|Heat is not the problem.|
But an obvious weakness is point 3. After all, the “Medieval warm period” seems to have been a time of relative prosperity.
Basically, CO2 is food for plants. It is a powerful fertilizer. Therefore, the rising CO2 concentrations that supposedly cause global warming are also certainly boosting crop yields and greening the planet. This may be considered separate from the global warming issue; but any plan to reduce CO2 emissions is also, automatically, going to reduce plant growth (and hence animal habitat) worldwide. Isn't this what we were claiming to avoid?
In general, heat from the sun is also a powerful fertilizer. There is a reason why it is called the “greenhouse effect.” A longer growing season in the temperate zones also means more vegetation and more food.
Is there a tradeoff, conversely, in the tropics? No—even at the equator, it is not “too hot” for agriculture. Flora and fauna are simply much more abundant, and crops come in year-round.
Ah, you are thinking deserts, perhaps? Look on a map. Deserts do not occur at the equator. They are not caused by excessive heat from the sun. They are caused by a lack of moisture, caused in turn by prevailing wind patterns.

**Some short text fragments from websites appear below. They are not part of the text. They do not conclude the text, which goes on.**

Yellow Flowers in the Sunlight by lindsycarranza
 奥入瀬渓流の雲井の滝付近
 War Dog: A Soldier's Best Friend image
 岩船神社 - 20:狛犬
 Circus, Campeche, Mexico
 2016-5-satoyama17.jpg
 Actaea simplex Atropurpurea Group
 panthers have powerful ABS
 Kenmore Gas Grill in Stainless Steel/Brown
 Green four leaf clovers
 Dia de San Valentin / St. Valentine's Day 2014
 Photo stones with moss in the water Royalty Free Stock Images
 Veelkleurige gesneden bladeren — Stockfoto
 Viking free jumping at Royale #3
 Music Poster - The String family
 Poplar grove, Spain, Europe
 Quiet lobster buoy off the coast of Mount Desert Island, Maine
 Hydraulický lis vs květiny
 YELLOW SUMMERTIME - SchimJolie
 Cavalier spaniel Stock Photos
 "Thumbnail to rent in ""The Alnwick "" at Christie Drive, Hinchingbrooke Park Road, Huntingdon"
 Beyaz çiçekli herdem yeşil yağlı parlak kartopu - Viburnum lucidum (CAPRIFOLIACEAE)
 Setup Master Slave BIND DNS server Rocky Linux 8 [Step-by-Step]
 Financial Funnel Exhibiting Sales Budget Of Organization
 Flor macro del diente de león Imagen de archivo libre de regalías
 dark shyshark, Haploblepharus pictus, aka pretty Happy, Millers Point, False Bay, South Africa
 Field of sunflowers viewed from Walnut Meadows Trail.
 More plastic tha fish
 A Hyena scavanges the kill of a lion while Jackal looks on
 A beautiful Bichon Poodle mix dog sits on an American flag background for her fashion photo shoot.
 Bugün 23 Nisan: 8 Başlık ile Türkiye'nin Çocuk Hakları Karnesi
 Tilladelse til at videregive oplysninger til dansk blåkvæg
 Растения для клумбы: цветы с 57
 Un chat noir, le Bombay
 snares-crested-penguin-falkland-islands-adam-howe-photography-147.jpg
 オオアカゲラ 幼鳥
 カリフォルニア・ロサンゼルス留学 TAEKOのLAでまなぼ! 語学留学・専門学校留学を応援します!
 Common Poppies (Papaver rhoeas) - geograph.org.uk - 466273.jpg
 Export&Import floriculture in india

So, would global warming increase the size of deserts? Warming, per se, will not, so we have to guess at collateral effects. I ain't no climate scientist, but it seems to me the effect of CO2 promoting plant growth will work to reduce, not expand desert areas. And increased heat should lead to increased evaporation, therefore increased cloud cover, and increased precipitation. Result: less desert worldwide.
However, the bad news is that recent data seem to refute climate change point 1—the Earth has not gotten warmer since the 1990s.